Starring: Stephanie Beatriz, María Cecilia Botero, John Leguizamo
Director: Jared Bush, Byron Howard
Running Time: 109 mins
Encanto is an American film about a young woman, the only one without powers in a family blessed with magical abilities, who seeks to save her family and her town from ruin by uncovering the truth of their story, and bringing everyone together.
A perfectly lovely animated adventure complete with lively voice performances, lovable characters and gorgeous visuals, Encanto is a movie that certainly made me smile. Having said that, the film is far below the high standard set by recent Disney animations like Frozen and Wreck-It Ralph, which have delivered both hugely entertaining adventures and emotionally resonant stories for all ages.

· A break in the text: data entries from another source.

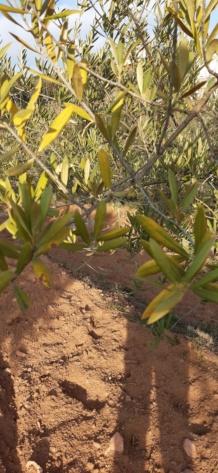 Hojas amarillas en los olivos 20210210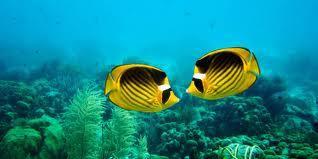 Caribbean Snorkeling Photo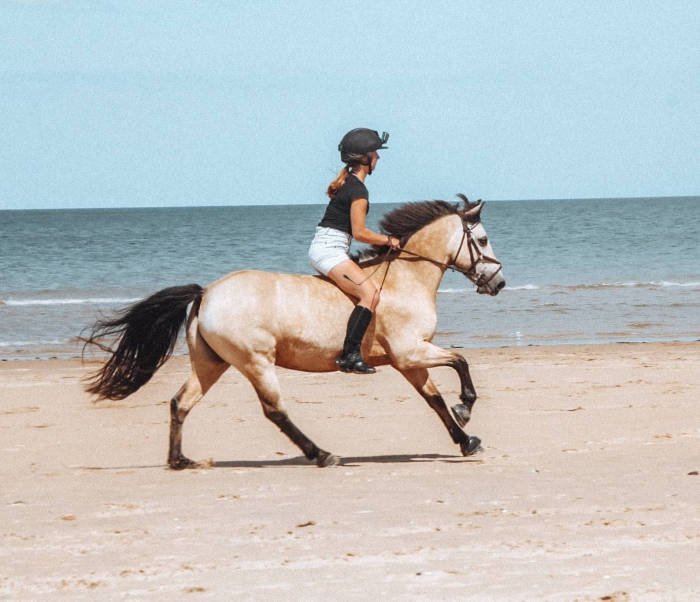 Norfolk horse riding woman on horseback light brown horse on the beach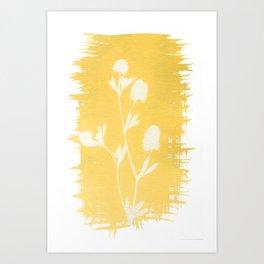 Herbal Sunprint #6 Art Print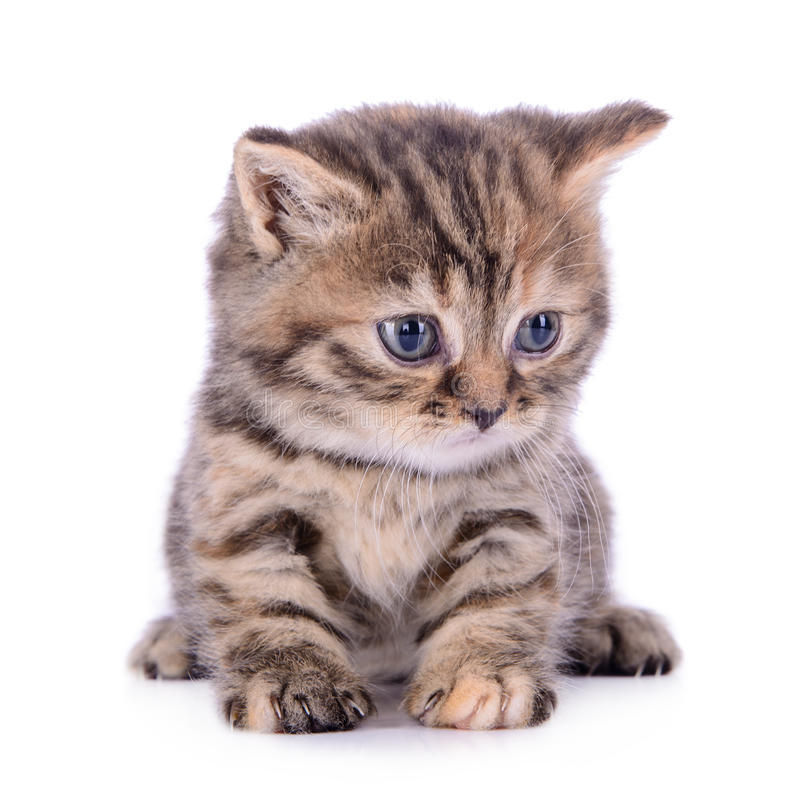 Small Scottish kitten stock photography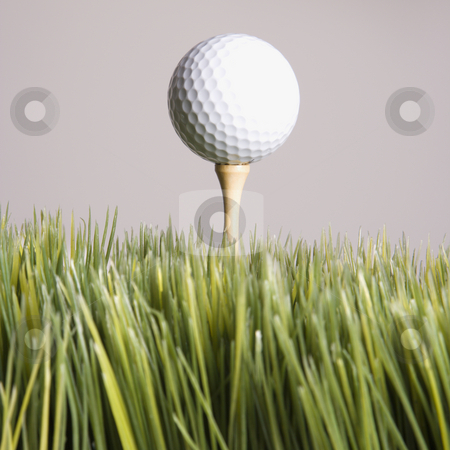 Teed up golf ball. stock photo, Studio shot of golf ball resting on tee in grass. by Iofoto Images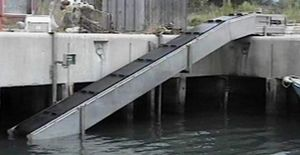 belt fish elevator / carp / steel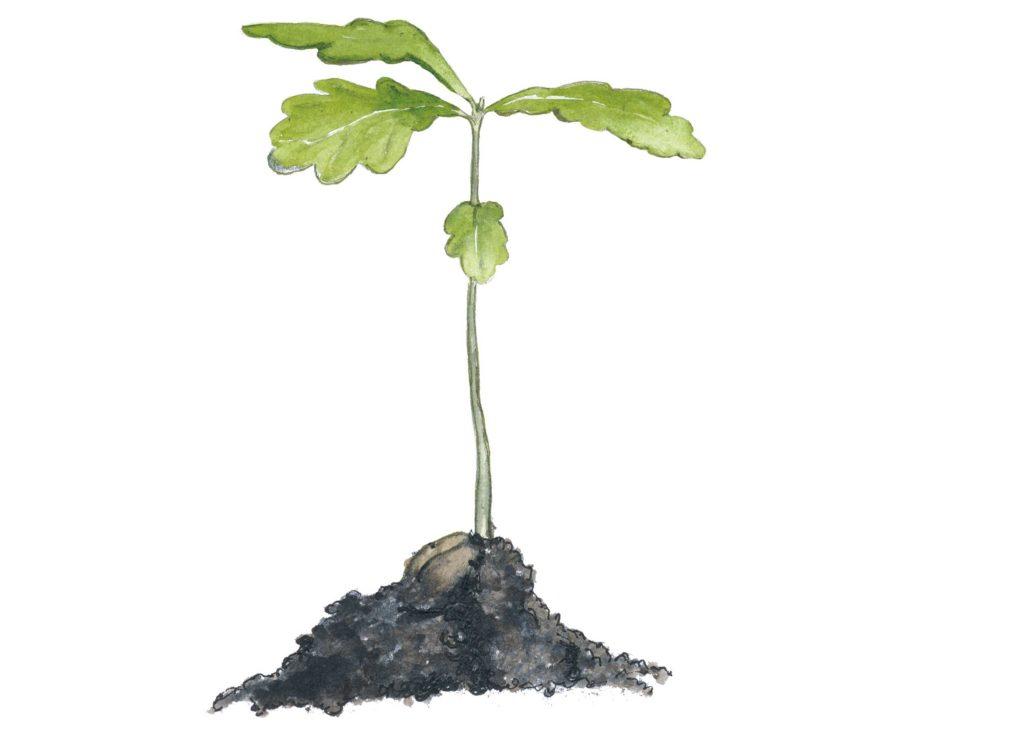 Målad bild på ekplanta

Encanto, for the most part, is a lot lighter and a lot simpler. Looking at it on the surface, it’s a fairly generic Disney story about an outsider (this time in her own family) becoming the one to save the day as everyone around her begins to lose their powers. As such, this doesn’t have the gripping narrative thrills of some of Disney’s classic family adventures, and it also struggles to inject captivating emotion into the mix.
While the movie is really sweet, and the lead character is perfectly lovable, it never really tackles any challenging emotional themes. There certainly isn’t a moment that even resembles a classic Disney tearjerker, and attempts to use secondary characters to further the story of the family dynamic generally fall flat.
That being said, one thing that Encanto does do well is deliver some colourful variety. Not only is it a visually delightful watch that’s reminiscent of the dazzling Pixar adventure Coco, but its wide ensemble cast of characters all get a moment in the limelight to show off their different magical abilities, many of which make for some good laughs.
Most of the powers aren’t immensely original – with the exception of one family member’s enjoyably hectic weather power – but they do point to a film that’s got a nice sense of imagination, even if it doesn’t show anything that will really wow you.
In general, Encanto is a fairly predictable Disney movie that does little to stand out from the crowd. The only point where it does feel different to all the films that have come before is in its brand of music. And unfortunately, this more modern streak of Disney music really doesn’t have the power or the magic of the studio’s love for show tunes.
The lyrics of the songs were written by Lin-Manuel Miranda, of Hamilton and Tick, Tick…Boom! fame. The hallmarks of his songwriting style are all over the music in Encanto, from the use of rap to plain, straightforward professions of feelings and emotions in lyrics that skirt some of the more elegant and melodramatic traditions of Disney.
Unfortunately, none of the songs in this movie ever stick in the mind, and most feel more jarring than helpful in progressing the story. From the way-too-fast lyrics in the opening number to rather boring and repetitive themes in side characters’ songs, this is unfortunately one of the poorest Disney movies from a musical standpoint, and a disappointing step away from the iconic brand of music that always adds an extra level of energy and spectacle to the table.
On the whole, then, I found Encanto to be rather a mixed bag. It’s a sweet, simple movie that’s full of visual sparkle and lovely characters, but it lacks the emotional resonance, narrative depth and above all musical spectacle of the very best Disney movies. And that’s why I’m giving it a 7.0.